Ob diese »Order« wegen der ›Provokation‹ erfolgte, oder ob sich Alice Schmidt zuvor tatsächlich zur Wehrarbeit bereit erklärt hatte, wie sie das zumindest erwogen hatte,(6) ist nicht mehr zu ermitteln. Am 27. Oktober jedoch meldete sich Alice Schmidt als erste Angestellte der Greiff-Werke freiwillig zur sonntäglichen Wehrarbeit – ob aus Überzeugung oder um ihre ›Provokation‹ vergessen zu machen, bleibt im Dunkeln. Und während ihr der erste Sonntag (29. Oktober) noch wie ein Ausflug erschien (»Glogischdorf war Endstation. Dann 1 Std. Marsch durch schönen Herbstwald. Weit über 1000 Leute mit geschulterten Spaten. – Wir hoben eine Panzerfalle aus. War leichter Sandboden.«), nannte sie den zweiten Einsatz (26. November) bereits »freiwillig gezwungen«.
Im September erhielt sie die Nachricht, daß ihr Gehalt auf 180 Reichsmark steigen sollte. Durch ihre Berufstätigkeit konnte sie auf ihrem Postsparbuch bis Anfang 1945 1600 Reichsmark zurücklegen, die für sie als Flüchtling und später, in der Cordinger Zeit, auch für Arno Schmidt noch bis zum März 1948 zum Lebensunterhalt beitrugen.

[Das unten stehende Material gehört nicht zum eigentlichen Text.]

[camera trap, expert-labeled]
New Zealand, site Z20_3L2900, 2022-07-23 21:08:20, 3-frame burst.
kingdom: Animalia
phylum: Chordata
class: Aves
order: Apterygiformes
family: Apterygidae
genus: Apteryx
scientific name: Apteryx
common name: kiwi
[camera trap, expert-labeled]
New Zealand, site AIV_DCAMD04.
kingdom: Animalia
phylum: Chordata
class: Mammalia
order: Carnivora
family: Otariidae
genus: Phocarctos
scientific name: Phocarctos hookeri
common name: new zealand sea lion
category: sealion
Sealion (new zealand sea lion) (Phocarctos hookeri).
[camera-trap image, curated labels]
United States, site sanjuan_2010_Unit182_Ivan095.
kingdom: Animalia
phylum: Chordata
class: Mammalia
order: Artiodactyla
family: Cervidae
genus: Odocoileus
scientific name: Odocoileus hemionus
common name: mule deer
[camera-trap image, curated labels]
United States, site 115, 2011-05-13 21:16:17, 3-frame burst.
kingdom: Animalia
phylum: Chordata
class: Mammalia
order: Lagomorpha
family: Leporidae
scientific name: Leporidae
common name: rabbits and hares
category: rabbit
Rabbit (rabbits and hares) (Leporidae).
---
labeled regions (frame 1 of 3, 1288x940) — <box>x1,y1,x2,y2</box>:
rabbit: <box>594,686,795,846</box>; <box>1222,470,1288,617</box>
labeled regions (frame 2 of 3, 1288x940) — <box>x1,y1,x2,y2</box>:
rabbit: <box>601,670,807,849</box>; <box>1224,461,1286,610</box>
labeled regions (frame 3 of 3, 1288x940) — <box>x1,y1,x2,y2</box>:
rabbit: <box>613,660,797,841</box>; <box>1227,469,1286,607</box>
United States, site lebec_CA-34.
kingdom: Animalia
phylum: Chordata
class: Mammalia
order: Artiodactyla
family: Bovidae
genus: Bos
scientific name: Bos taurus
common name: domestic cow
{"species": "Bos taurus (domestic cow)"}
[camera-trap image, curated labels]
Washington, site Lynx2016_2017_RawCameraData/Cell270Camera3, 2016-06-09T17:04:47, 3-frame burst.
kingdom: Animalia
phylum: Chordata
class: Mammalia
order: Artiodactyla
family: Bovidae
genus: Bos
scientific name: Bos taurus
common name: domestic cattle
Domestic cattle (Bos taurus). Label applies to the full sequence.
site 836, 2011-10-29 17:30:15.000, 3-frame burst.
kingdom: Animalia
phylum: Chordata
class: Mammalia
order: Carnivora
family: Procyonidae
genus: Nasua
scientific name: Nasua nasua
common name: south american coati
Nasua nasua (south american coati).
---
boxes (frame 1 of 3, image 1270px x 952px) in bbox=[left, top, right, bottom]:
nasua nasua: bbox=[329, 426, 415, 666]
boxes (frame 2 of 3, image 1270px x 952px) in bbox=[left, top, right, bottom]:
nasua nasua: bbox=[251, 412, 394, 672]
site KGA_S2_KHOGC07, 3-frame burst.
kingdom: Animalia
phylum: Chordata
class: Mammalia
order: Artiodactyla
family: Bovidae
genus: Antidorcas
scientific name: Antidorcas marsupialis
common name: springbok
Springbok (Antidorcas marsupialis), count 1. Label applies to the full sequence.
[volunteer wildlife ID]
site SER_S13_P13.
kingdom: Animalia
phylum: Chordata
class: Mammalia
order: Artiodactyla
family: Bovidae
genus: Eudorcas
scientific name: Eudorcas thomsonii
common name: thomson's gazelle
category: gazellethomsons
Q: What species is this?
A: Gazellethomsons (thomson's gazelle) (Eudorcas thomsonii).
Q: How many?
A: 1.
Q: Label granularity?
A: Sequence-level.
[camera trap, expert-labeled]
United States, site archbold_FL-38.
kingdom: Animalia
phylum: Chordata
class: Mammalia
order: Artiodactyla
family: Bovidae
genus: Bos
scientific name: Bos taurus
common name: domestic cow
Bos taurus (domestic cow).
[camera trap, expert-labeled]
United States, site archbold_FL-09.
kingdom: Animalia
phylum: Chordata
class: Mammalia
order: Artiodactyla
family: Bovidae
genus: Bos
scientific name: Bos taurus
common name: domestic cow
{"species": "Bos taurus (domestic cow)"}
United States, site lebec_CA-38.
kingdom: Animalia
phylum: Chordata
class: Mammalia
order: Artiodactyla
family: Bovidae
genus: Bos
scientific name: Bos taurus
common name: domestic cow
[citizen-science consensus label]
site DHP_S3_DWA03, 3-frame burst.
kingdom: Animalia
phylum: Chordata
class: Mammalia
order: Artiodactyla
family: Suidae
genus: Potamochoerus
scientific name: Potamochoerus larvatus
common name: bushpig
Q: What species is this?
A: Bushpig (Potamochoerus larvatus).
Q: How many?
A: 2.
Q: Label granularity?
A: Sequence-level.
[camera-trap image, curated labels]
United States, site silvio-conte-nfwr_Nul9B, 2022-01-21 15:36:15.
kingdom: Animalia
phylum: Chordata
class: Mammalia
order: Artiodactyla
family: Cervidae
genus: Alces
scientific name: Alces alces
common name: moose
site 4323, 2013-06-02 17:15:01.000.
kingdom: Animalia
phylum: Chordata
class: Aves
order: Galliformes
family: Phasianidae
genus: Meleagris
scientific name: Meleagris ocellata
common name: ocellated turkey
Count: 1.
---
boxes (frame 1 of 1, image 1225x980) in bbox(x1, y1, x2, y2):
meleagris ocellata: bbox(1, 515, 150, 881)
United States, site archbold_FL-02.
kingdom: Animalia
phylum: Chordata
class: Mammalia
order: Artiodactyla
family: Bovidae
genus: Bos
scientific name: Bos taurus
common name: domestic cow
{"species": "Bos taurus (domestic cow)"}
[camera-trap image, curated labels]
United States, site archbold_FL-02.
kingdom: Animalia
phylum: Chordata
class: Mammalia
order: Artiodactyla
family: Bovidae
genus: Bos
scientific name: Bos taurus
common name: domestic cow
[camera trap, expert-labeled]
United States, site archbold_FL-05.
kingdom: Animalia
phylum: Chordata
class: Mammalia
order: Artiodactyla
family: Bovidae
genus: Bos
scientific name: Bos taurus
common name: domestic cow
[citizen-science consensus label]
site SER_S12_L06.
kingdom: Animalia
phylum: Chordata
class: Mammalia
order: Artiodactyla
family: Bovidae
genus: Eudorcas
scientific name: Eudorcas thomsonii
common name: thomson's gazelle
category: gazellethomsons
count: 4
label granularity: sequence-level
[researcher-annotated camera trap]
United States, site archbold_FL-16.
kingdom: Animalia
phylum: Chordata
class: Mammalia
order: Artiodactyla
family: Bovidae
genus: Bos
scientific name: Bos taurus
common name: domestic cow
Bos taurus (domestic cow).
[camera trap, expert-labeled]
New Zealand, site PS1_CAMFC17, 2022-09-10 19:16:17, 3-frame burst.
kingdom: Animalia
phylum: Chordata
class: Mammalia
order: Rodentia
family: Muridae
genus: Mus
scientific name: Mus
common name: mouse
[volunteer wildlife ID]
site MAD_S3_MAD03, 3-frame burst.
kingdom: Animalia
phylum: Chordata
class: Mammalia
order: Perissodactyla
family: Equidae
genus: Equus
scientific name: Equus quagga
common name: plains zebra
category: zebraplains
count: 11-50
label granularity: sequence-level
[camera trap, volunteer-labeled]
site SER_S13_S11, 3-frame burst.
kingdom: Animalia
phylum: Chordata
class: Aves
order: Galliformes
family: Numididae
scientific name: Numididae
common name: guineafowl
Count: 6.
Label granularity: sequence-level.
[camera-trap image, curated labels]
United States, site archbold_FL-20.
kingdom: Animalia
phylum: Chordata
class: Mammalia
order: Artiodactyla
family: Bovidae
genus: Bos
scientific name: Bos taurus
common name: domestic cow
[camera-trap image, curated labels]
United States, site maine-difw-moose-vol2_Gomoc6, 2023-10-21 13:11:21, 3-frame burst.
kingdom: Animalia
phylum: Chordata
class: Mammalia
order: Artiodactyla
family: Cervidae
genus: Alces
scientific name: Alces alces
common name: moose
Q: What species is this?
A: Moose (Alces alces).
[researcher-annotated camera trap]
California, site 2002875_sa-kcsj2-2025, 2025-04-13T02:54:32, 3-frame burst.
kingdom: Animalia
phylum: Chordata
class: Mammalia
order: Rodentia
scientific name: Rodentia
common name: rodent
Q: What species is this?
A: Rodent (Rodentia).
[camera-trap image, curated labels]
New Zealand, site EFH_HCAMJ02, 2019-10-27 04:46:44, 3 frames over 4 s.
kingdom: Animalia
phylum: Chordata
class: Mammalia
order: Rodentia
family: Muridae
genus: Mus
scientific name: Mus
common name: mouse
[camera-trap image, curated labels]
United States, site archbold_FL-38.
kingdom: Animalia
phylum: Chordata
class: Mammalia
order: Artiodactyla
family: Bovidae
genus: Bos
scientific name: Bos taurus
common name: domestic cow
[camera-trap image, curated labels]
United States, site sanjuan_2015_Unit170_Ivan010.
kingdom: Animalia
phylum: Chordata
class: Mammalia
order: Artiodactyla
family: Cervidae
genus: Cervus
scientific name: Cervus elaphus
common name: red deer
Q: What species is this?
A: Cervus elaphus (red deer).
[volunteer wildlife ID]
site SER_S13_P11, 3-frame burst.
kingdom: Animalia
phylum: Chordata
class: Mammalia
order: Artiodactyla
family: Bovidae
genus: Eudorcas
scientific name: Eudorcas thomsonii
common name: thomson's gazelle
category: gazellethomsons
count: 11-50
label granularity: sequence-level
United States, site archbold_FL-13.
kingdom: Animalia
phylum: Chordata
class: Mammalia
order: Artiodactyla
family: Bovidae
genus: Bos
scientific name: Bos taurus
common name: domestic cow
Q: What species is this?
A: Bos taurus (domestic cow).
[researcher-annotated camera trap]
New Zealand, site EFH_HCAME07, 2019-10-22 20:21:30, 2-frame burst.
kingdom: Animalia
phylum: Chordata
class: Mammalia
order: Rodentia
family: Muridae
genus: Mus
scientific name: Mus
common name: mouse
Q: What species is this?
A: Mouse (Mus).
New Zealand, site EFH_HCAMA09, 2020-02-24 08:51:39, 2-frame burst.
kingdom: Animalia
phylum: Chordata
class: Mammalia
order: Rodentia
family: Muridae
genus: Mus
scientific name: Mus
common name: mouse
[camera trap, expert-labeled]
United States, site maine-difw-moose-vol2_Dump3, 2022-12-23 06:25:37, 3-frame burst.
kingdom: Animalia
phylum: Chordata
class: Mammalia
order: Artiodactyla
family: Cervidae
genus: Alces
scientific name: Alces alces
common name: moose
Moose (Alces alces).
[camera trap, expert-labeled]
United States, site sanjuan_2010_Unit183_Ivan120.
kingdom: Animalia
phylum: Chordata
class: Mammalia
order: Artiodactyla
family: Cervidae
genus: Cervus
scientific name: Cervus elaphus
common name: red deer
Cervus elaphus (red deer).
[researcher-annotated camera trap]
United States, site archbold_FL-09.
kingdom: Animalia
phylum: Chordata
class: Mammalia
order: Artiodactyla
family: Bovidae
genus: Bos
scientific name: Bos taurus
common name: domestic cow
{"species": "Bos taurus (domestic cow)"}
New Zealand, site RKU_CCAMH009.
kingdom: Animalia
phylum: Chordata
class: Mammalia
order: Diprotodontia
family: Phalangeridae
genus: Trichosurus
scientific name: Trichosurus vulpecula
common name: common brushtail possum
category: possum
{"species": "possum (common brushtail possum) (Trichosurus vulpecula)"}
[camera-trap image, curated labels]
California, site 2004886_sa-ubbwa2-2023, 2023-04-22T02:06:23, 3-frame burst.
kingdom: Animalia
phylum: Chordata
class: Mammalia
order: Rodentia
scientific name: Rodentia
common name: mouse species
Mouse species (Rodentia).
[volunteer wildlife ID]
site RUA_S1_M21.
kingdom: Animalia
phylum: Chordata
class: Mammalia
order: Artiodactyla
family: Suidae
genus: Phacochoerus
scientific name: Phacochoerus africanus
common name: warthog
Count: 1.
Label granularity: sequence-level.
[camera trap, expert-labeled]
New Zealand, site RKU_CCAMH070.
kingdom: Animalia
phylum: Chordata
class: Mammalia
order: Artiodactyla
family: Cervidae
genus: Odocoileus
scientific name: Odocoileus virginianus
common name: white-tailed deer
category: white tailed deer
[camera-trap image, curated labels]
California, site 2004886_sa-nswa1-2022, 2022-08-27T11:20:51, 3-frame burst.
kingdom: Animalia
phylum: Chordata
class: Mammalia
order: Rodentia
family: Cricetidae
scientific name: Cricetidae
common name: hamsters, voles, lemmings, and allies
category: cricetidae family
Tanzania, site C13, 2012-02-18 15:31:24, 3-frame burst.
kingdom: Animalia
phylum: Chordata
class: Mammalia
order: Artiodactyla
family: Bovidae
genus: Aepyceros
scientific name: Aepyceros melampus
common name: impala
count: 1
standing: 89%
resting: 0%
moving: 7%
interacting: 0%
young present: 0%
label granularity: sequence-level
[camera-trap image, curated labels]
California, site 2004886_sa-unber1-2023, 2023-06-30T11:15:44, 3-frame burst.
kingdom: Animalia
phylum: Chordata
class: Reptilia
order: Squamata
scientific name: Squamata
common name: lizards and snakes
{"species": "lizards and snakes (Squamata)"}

Soweit es sich aus ihrem Tagebuch ersehen läßt, betrachtete Alice Schmidt aber als ihre eigentliche Arbeit zumindest im Jahr 1944 nicht ihre Erwerbstätigkeit, sondern zum einen die familiensprachlich so genannten Dierdeleien, das heißt ihre persönliche Bildung durch ein Selbststudium in Büchern, und zum anderen die Ordnung und Verbesserung des Haushalts. Beide Projekte betrieb sie in erster Linie nicht für sich selbst, sondern für ihren Mann, der auch mitbestimmte, mit welchen Wissengebieten sie sich beschäftigen sollte. Im einzelnen handelte es sich um Paläontologie, ägyptische Kunstgeschichte, Mittelhochdeutsch, englischen Aufsatz und deutsche Literatur.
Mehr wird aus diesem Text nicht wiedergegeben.